Crédits : Ramadan B. Hussein, University of Tubingen

par  Clara Lalanne

 

Comme le rapporte un article posté le 14 juillet 2018 sur le site de l’université de Tubingen, des chercheurs viennent de découvrir une nécropole égyptienne perdue au milieu du désert de Saqqara, près de la pyramide de Djoser, dans laquelle les prêtres de l’Antiquité se rendaient pour momifier les morts.

Dans ce lieu rarement préservé, les membres du clergé préparaient les corps avant l’enterrement des défunts, pour faciliter leur voyage vers l’au-delà. Le site se trouve à plus de 30 mètres sous la terre, et se compose de plusieurs chambres et bains funéraires.
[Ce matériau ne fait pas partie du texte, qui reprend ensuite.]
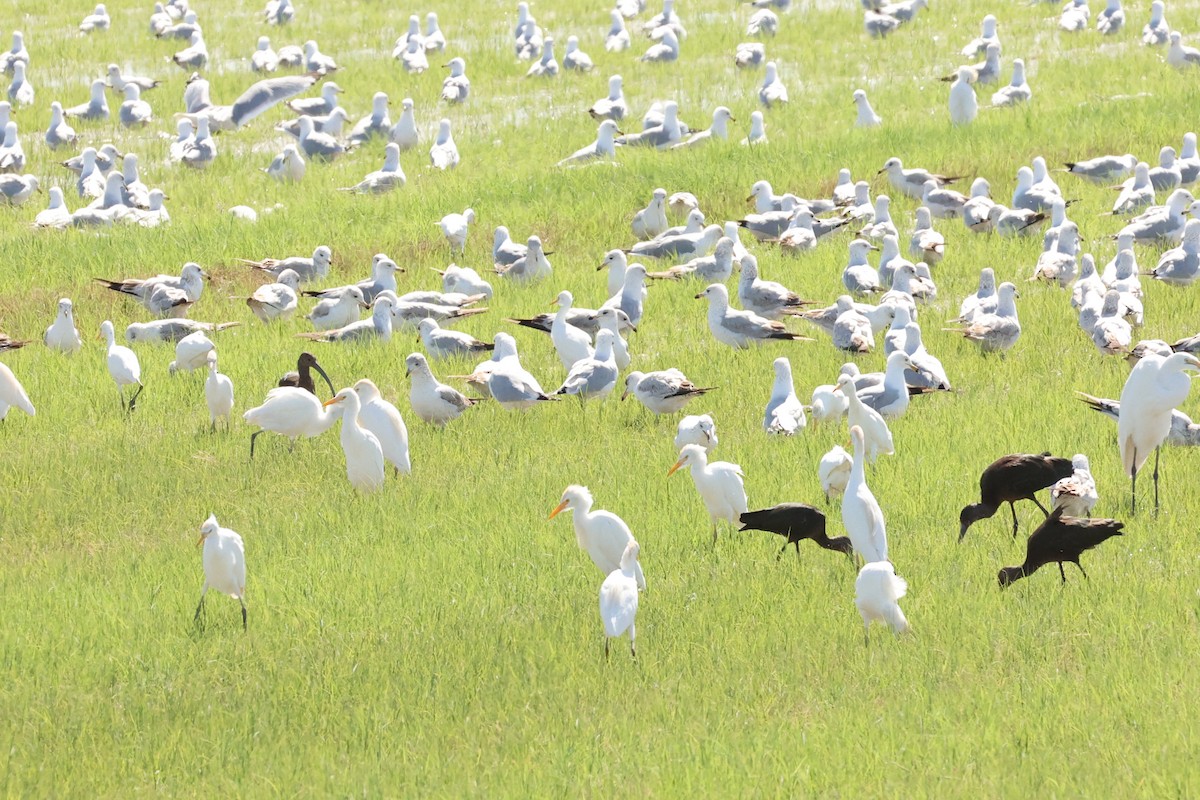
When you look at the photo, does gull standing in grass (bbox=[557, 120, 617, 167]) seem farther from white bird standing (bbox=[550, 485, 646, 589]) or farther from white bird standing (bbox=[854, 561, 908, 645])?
white bird standing (bbox=[854, 561, 908, 645])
Les archéologues y ont ainsi retrouvé des cercueils, des objets rituels, ainsi que cinq momies, conservées dans ces profondeurs depuis de longs siècles. L’une des autres découvertes importantes de cette excavation est celle d’un masque, retrouvé dans l’un des cercueils de la chambre. Réalisé en argent doré, avec des yeux fait de minéraux précieux comme l’onyx ou la roche volcanique obsidienne, une telle pièce n’avait pas été retrouvée depuis 1939.

Crédits : University of Tubingen

Pour Ramadan Badry Hussein, le chef de l’équipe qui a réalisé la découverte, « très peu de masques en métaux précieux ont été conservés jusqu’à nos jours, car les tombes de la plupart des dignitaires égyptiens ont été pillées au cours de l’Antiquité […] la découverte de ce masque est sensationnelle ».
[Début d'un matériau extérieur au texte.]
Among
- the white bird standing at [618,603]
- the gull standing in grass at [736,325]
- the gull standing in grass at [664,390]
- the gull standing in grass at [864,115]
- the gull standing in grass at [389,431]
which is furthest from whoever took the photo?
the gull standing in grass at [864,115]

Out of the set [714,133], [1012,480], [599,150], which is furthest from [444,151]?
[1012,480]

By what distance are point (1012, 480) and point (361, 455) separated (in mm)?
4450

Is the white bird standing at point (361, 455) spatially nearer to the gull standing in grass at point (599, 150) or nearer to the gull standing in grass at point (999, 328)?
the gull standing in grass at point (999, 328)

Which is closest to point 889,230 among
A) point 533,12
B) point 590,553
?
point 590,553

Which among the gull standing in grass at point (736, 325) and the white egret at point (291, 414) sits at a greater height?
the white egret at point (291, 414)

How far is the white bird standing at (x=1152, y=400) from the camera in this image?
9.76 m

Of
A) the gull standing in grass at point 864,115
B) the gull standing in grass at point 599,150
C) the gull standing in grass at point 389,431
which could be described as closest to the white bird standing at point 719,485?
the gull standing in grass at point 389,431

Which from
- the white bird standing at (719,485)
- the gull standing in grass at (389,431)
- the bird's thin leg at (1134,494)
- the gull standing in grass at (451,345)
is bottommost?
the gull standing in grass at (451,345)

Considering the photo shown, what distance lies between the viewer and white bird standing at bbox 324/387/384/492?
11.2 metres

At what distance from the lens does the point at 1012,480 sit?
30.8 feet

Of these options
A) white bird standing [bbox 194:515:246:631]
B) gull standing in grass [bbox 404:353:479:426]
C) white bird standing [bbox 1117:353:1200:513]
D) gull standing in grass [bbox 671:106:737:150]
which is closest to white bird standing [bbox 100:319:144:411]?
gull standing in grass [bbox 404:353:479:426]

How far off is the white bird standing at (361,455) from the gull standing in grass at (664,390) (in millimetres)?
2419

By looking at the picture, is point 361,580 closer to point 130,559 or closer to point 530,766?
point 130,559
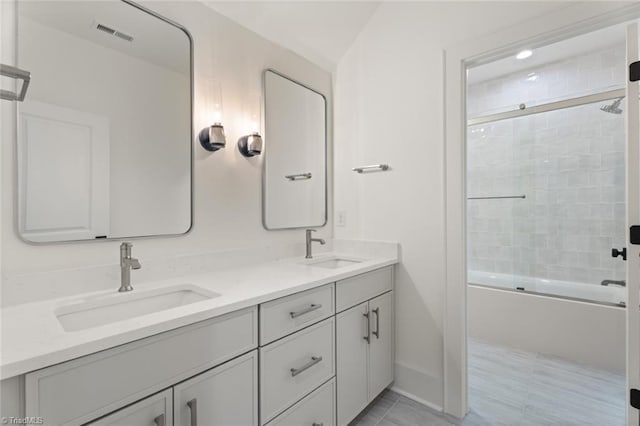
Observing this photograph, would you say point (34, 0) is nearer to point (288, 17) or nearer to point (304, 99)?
point (288, 17)

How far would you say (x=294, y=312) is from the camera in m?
1.28

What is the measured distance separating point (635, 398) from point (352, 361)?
127 cm

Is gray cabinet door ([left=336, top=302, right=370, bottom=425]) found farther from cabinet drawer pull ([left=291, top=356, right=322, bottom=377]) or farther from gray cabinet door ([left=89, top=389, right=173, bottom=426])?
gray cabinet door ([left=89, top=389, right=173, bottom=426])

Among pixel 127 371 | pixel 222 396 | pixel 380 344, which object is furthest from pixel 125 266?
Answer: pixel 380 344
 Grâce à des examens plus approfondis, l’équipe a également pu déterminer l’identité du porteur du masque : il s’agissait du Second Prêtre de la Mère de la Déesse Mut et Prêtre de la Déesse Niut-shaes, qui aurait vécu entre 664 et 404 avant J.-C.

Crédits : Ramadan B. Hussein/University of Tubingen

Cette découverte permet également de mieux comprendre les rites funéraires pratiqués par les Égyptiens dans l’Antiquité. Les bassins entourés de briques étaient probablement utiliser pour sécher les corps à base de sel, et pour préparer les bandages et les huiles avant la momification.

Chaque pot étant étiqueté, des chimistes vont même pouvoir travailler sur leur composition. Enfin, ils ont également découvert des figurines mortuaires et des pots en albâtre, qui servaient à conserver les organes des défunts.

« Nous sommes sur une véritable mine d’or d’information », a conclu le chercheur.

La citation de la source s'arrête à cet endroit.